Re: [PATCH RFC] Microcode late loading feature identification
From: Raj, Ashok
Date: Mon May 11 2020 - 11:23:32 EST
Hi Mihai
Thanks for an attempt to find a fix. To solve this for real there
are several other factors to consider and I'm afraid its not as simple
as you have articulated here. There are lots of practical limitations that
prevent us from solving this completely. But we haven't given up :-)
In order to be successful, this needs to be factored in by the vendor either
as part of the development process or somehow generated automatically. Both
have pitfalls, and as you read below some of it might become clear.
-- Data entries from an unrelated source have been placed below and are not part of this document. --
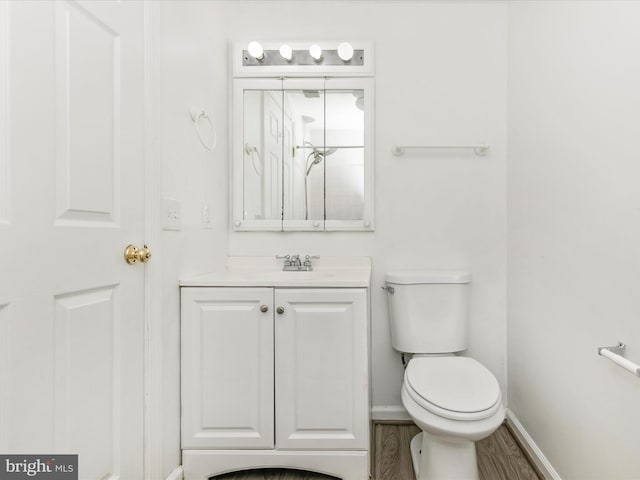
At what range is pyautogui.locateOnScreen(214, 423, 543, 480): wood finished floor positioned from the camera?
152 cm

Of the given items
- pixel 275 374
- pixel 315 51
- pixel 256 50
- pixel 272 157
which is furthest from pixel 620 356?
pixel 256 50

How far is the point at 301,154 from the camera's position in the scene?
2.00 metres

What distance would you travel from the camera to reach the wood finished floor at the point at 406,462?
152 centimetres

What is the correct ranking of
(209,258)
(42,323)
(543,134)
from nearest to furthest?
(42,323) → (543,134) → (209,258)

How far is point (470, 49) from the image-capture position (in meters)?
1.96

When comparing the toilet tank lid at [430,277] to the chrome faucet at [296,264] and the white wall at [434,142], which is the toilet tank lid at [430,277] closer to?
the white wall at [434,142]

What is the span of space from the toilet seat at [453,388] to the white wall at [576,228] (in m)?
0.30

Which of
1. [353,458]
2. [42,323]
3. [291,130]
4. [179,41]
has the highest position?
[179,41]

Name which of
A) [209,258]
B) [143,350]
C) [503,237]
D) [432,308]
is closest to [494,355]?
[432,308]

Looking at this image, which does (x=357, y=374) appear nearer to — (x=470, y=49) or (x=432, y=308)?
(x=432, y=308)

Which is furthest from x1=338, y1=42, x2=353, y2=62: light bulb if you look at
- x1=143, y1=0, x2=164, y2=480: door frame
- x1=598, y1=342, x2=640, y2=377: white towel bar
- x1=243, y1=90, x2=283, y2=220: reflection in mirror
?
x1=598, y1=342, x2=640, y2=377: white towel bar

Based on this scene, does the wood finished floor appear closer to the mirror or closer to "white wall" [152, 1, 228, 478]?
"white wall" [152, 1, 228, 478]

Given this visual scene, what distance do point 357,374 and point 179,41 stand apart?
4.72ft

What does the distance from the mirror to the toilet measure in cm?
45
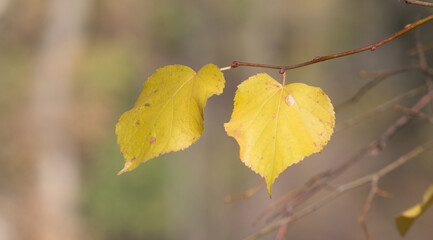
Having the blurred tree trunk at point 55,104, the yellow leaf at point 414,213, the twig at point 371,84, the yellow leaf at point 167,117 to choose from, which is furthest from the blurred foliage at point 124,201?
the yellow leaf at point 167,117

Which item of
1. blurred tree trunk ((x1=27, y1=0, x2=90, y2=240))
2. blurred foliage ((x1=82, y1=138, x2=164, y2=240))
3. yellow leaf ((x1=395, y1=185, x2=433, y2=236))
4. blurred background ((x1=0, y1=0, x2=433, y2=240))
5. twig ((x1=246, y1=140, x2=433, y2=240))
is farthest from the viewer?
blurred tree trunk ((x1=27, y1=0, x2=90, y2=240))

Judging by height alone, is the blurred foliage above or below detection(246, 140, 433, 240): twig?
below

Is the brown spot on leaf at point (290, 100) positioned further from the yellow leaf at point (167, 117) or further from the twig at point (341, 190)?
the twig at point (341, 190)

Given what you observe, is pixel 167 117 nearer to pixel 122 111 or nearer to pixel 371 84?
pixel 371 84

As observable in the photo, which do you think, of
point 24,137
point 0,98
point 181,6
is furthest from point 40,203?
point 181,6

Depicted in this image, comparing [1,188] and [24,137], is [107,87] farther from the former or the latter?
[1,188]

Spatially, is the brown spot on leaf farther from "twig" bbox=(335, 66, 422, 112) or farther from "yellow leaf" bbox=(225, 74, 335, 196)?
"twig" bbox=(335, 66, 422, 112)

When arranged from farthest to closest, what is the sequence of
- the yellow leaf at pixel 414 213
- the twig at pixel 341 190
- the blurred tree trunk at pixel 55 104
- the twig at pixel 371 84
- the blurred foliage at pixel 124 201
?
1. the blurred tree trunk at pixel 55 104
2. the blurred foliage at pixel 124 201
3. the twig at pixel 371 84
4. the twig at pixel 341 190
5. the yellow leaf at pixel 414 213

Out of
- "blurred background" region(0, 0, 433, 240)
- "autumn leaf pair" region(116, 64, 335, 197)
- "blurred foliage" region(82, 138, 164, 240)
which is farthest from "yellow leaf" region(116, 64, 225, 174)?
"blurred foliage" region(82, 138, 164, 240)
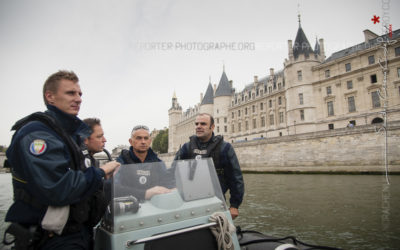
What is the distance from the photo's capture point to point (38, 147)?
1331mm

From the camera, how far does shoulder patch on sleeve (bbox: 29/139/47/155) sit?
4.31ft

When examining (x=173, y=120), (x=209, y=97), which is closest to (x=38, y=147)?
(x=209, y=97)

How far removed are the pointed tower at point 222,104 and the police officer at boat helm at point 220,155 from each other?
135ft

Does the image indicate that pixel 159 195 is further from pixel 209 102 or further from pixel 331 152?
pixel 209 102

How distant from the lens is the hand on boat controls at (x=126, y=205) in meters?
1.55

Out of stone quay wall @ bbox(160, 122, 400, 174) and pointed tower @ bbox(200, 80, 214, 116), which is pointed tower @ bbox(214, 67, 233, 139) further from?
stone quay wall @ bbox(160, 122, 400, 174)

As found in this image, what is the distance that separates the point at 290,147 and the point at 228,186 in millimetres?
20281

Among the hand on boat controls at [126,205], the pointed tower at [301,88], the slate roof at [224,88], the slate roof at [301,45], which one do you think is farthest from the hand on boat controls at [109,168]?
the slate roof at [224,88]

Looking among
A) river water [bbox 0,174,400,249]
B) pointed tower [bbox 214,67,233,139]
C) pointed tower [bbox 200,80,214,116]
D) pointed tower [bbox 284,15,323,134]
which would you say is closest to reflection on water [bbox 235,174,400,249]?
river water [bbox 0,174,400,249]

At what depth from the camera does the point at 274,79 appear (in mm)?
38281

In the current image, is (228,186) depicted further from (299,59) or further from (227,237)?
(299,59)

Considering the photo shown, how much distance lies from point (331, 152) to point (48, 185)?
69.8ft

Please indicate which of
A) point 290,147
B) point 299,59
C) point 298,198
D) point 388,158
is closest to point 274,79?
point 299,59

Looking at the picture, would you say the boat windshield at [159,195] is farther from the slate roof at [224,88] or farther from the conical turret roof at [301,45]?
the slate roof at [224,88]
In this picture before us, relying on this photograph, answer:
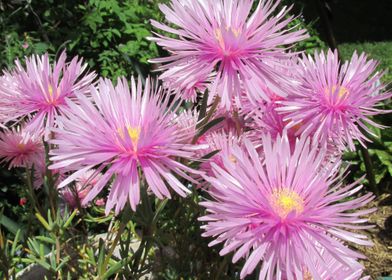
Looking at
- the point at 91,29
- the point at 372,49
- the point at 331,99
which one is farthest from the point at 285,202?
the point at 372,49

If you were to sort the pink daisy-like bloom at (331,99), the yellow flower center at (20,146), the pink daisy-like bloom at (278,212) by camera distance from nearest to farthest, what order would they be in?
the pink daisy-like bloom at (278,212), the pink daisy-like bloom at (331,99), the yellow flower center at (20,146)

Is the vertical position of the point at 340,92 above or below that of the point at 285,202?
above

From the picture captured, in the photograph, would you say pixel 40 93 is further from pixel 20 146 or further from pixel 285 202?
pixel 285 202

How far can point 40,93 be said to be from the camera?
2.17ft

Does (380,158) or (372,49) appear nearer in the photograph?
(380,158)

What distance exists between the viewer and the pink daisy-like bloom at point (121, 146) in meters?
0.51

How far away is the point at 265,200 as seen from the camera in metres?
0.51

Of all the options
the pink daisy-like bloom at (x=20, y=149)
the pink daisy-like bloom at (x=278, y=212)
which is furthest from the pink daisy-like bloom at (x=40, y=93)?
the pink daisy-like bloom at (x=278, y=212)

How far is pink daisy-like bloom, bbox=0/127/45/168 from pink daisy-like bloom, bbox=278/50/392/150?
422 millimetres

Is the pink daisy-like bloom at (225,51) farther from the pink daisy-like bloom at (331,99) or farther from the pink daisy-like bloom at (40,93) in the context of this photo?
the pink daisy-like bloom at (40,93)

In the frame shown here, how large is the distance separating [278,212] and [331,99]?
0.64 ft

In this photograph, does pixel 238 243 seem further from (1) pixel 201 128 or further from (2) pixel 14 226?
(2) pixel 14 226

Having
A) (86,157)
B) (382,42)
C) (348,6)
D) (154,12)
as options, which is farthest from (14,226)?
(348,6)

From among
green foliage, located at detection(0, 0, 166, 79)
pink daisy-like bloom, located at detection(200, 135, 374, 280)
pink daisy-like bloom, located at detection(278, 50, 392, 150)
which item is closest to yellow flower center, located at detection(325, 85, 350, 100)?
pink daisy-like bloom, located at detection(278, 50, 392, 150)
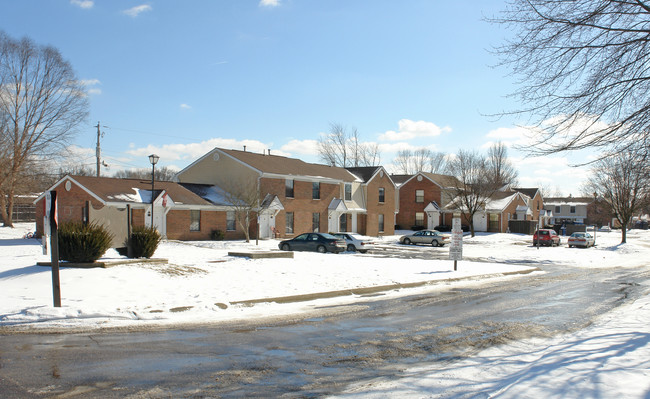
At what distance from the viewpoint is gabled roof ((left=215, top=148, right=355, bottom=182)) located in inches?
1681

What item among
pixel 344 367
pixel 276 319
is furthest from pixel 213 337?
pixel 344 367

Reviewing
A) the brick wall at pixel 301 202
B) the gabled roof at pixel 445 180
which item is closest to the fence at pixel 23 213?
the brick wall at pixel 301 202

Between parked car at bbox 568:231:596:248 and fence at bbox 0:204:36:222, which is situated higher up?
fence at bbox 0:204:36:222

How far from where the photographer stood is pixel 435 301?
560 inches

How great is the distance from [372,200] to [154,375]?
46.9 metres

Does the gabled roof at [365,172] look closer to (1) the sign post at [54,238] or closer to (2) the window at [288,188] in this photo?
(2) the window at [288,188]

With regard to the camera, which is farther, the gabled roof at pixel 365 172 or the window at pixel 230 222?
the gabled roof at pixel 365 172

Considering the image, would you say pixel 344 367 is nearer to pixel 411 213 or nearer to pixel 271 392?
pixel 271 392

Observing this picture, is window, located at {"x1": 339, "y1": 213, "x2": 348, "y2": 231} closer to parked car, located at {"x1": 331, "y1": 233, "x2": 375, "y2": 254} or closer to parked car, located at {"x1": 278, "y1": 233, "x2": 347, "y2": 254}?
parked car, located at {"x1": 331, "y1": 233, "x2": 375, "y2": 254}

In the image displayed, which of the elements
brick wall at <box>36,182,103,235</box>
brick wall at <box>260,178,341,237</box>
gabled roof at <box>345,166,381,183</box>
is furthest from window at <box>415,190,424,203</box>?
brick wall at <box>36,182,103,235</box>

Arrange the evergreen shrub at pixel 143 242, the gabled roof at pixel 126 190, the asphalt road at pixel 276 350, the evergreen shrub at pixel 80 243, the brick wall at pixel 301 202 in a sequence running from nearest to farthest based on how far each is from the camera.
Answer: the asphalt road at pixel 276 350, the evergreen shrub at pixel 80 243, the evergreen shrub at pixel 143 242, the gabled roof at pixel 126 190, the brick wall at pixel 301 202

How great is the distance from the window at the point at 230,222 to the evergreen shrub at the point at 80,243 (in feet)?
82.6

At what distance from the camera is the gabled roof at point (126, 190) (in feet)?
110

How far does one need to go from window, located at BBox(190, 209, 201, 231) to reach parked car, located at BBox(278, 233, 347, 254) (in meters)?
9.22
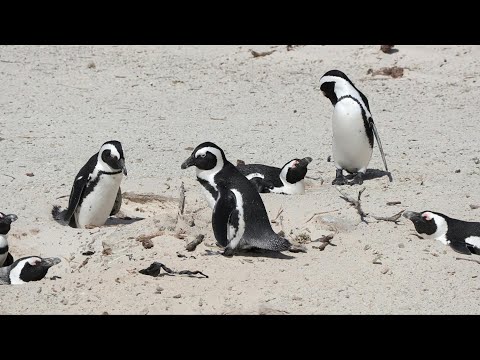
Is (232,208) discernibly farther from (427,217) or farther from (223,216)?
(427,217)

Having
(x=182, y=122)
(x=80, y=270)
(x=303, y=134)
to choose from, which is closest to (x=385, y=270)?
(x=80, y=270)

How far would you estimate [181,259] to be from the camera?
16.3ft

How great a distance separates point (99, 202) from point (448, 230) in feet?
7.22

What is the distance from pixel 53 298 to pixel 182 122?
12.9 ft

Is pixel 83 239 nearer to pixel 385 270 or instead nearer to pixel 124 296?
pixel 124 296

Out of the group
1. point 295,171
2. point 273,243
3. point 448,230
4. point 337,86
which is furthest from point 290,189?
point 273,243

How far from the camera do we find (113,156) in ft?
19.5

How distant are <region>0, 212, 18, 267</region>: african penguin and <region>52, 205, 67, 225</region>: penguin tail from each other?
35 centimetres

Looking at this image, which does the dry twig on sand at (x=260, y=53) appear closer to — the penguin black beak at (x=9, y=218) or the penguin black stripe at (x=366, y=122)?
the penguin black stripe at (x=366, y=122)

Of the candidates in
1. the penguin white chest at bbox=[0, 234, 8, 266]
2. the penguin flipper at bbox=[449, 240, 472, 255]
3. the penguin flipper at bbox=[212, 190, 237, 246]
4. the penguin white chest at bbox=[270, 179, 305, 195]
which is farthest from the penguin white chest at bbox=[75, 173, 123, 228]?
the penguin flipper at bbox=[449, 240, 472, 255]

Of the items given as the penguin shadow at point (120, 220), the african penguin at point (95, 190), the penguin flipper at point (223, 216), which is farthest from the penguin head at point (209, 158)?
the penguin shadow at point (120, 220)

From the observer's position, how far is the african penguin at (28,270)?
5297mm

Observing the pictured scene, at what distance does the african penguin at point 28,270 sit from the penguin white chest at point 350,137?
8.28 feet

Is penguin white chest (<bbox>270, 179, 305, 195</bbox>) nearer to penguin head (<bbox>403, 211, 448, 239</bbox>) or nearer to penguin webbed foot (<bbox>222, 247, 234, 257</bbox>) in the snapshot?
penguin head (<bbox>403, 211, 448, 239</bbox>)
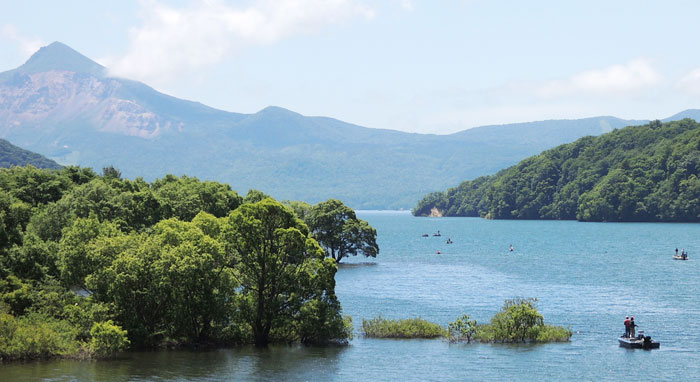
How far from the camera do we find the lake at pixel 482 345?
175ft

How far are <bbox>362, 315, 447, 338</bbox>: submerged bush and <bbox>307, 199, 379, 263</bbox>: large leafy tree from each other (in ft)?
218

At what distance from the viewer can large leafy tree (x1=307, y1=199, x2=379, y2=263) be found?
13700 centimetres

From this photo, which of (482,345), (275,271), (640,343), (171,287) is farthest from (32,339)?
(640,343)

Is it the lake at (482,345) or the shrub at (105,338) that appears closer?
the lake at (482,345)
On Mon, May 11, 2020 at 05:11:23PM +0300, Mihai Carabas wrote:
> La 27.04.2020 10:27, Mihai Carabas a scris:
> >This RFC patch set aims to provide a way to identify the modifications
> >brought in by the new microcode updated at runtime (aka microcode late
> >loading). This was debated last year and this patch set implements
> >point #1 from Thomas Gleixner's idea:
> >https://lore.kernel.org/lkml/alpine.DEB.2.21.1909062237580.1902@xxxxxxxxxxxxxxxxxxxxxxx/
> >
>
> +Ashok and Thomas to get a feedback from vendor side on file
> format/integration in the microcode blob and signature.
To understand the complications of microcode there are a few things to consider.
We have been working on this internally, and here is why its difficult to
simplify it as +msr/-msr, +cpuid etc. Yes these are things that possibly
controlled by microcode, but microcode has several parts, not just CPU microcode.
The revision you see is just one big running number. There are other parts of the
microcode that you don't see its internal version. In addition some parts of the
microcode are effective only when deployed by FIT. That cpu picks up right after
reset. During late load, even though you see the version updated, it doesn't
mean all the internal versions of ucode are latched and effective.
In addition, there are differences how some mitigations are deployed, as you know
some have MSR's that OS can find, there are others that need BIOS/early boot to
make the mitigations effective. In order to get a full picture of weather a microcode
file is late-loadable you need to know a lot more about how we got here to this
version loaded on the CPU.
>
> Thank you,
> Mihai
>
> >This patch set has the following patches:
> >
> >- patch 1 is introducing a new metadata file that comes with the microcode
> >(provided by the CPU manufacture) that describes what modifications are
> >done by loading the new microcode
> >
> >- patch 2 parses the metadata file and is verifying it against kernel
> >policy. In this patch, as an RFC, as a kernel policy, it was imposed
> >the rule of not allowing to remove any feature. If so, it won't be
> >loaded a new microcode. The policy can be further extended and describe
> >in different ways
Haven't read the individual patches yet. but you would need every interim
patch metadata to be always available.
Since if you move from patch x->y you can find that an msr was removed.
But say you go from patch x->z, but there was no msr removed in patch y-z.
You need to process and collate all the msr/cpuid to comprehend what changing
between x->z since that also removes the msr for e.g.
To add more complications CPU has fuses and each patch content can be effective
on some but not all SKU's. So the exact same microcode can have different behavior
depending on which SKU its loaded into. So generating the common meta-data file
is also not a trivial process.
Cheers,
Ashok